* Given passage *
Yes, imagine that. Imagine if it were a completely different scenario that Jonathan Kent were concerned about and not one in which Clark saved a bus of school children. It's almost as if that completely different scenario might result in a different expected conversation about when and where it's appropriate for Clark to use his powers.
2 years ago
Anonymous
It doesn't matter, because the important bit is Clark's age and the fact he is not prepared for such a burden. He shouldn't risk himself. It doesn't matter if it is to save a bus of stand in the line of gunfire. Either scenario is dangerous. They carry their own set of complications where any number of things can go wrong. Clark is too young to handle that shit.
2 years ago
Anonymous
And yet he handled it just fine. So what is your issue again? He seems to have a far greater difficulty handling his father's criticism than he did in saving those kids.
2 years ago
Anonymous
I don't have any issue with the movie. I understood fine what happened and what they were going for. You're the ones nitpicking the movie 9 years after its release, not me.

* Supplied entries *
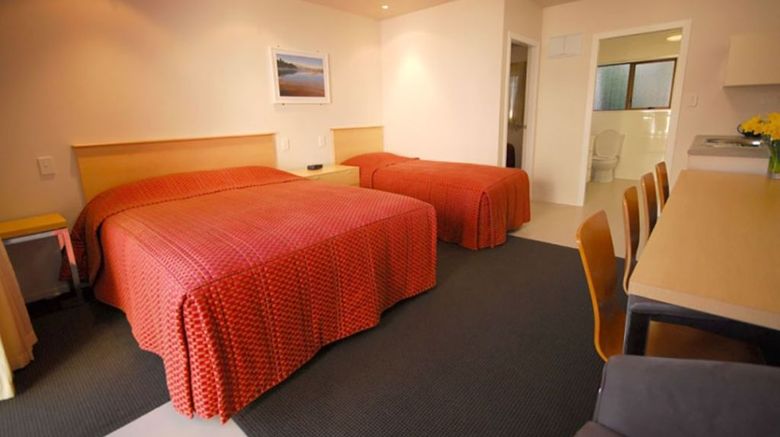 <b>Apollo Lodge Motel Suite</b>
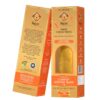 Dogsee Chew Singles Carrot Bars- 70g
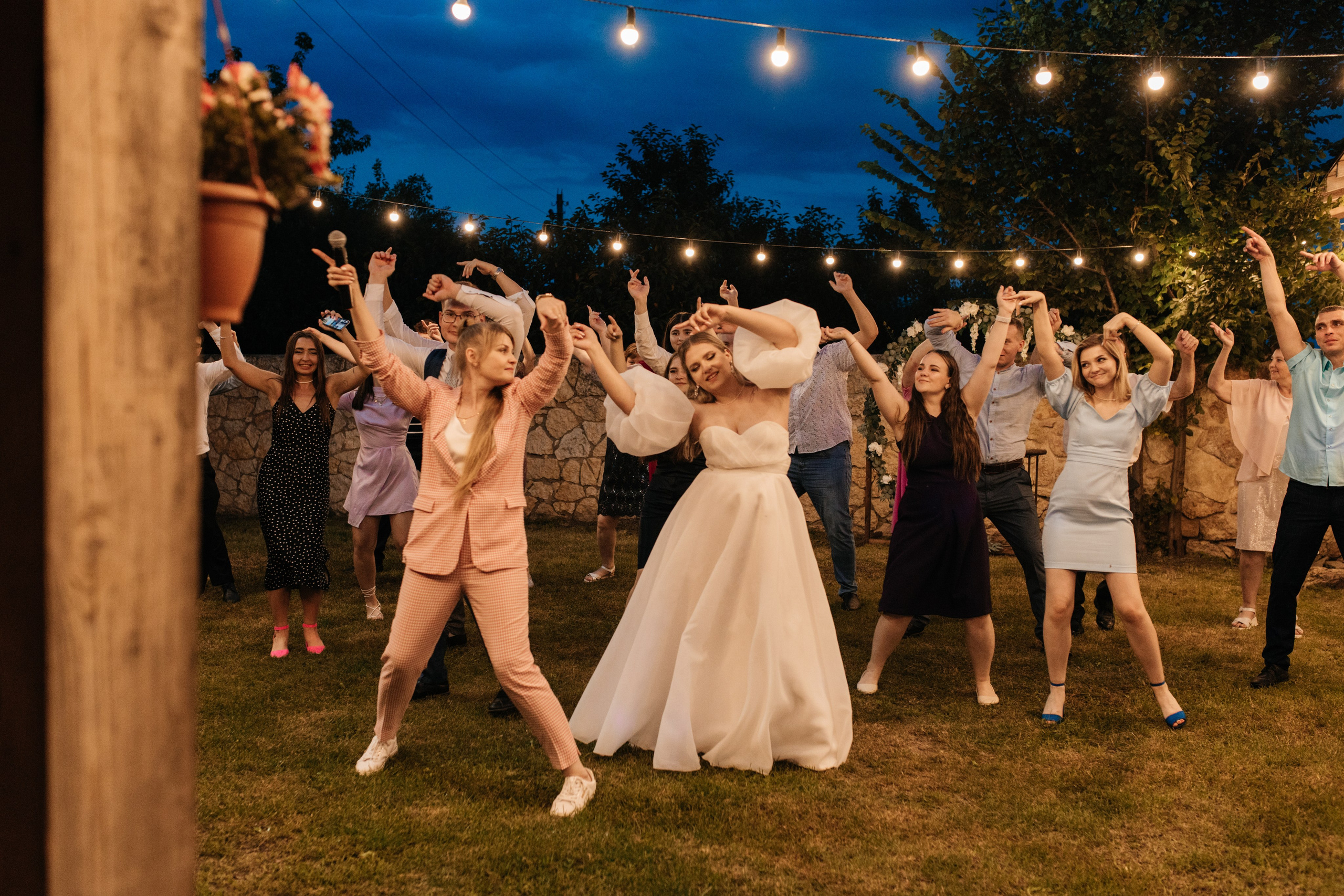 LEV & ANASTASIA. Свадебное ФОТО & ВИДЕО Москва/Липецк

--

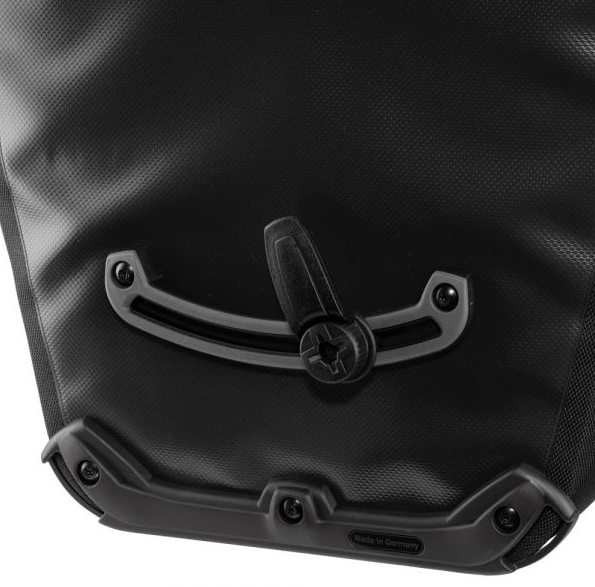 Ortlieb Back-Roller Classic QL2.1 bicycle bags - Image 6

* Exercise set *
a: Reproduce the part of the comment thread about Clark and Jonathan Kent from "Yes, imagine that." up to and including "handle that shit.".
b: In the comment thread about Clark and Jonathan Kent, what does one commenter say Clark had far greater difficulty handling than saving the kids?
c: Write the next part of the comment thread about Clark and Jonathan Kent, picking up after its last comment.
The records have no connection to the comment thread about Clark and Jonathan Kent.

* Responses for each task *
a:
Yes, imagine that. Imagine if it were a completely different scenario that Jonathan Kent were concerned about and not one in which Clark saved a bus of school children. It's almost as if that completely different scenario might result in a different expected conversation about when and where it's appropriate for Clark to use his powers.
2 years ago
Anonymous
It doesn't matter, because the important bit is Clark's age and the fact he is not prepared for such a burden. He shouldn't risk himself. It doesn't matter if it is to save a bus of stand in the line of gunfire. Either scenario is dangerous. They carry their own set of complications where any number of things can go wrong. Clark is too young to handle that shit.

b: His father's criticism.

c:
2 years ago
Anonymous
And yet, this topic seems equally important to you.
2 years ago
Anonymous
And now Pa Kent is purposely raising his son to be an instrument of his oppressive
Midwestern will and spread it to the kingdoms of men
You get more ridiculous every post
2 years ago
Anonymous
If indestructible kids aren't ready to frick or vote then they aren't ready to fight crime. That's my stance on it.
2 years ago
Anonymous
>they aren't ready to fight crime
Literally no one is telling him to fight crime. Or even for him to go around stopping accidents. It's about a single accident where Clark was present, saved 30 people and got scolded for it
2 years ago
Anonymous
As long as the minor crimefighter in question is within 3 years of age of the offender, I think it's acceptable.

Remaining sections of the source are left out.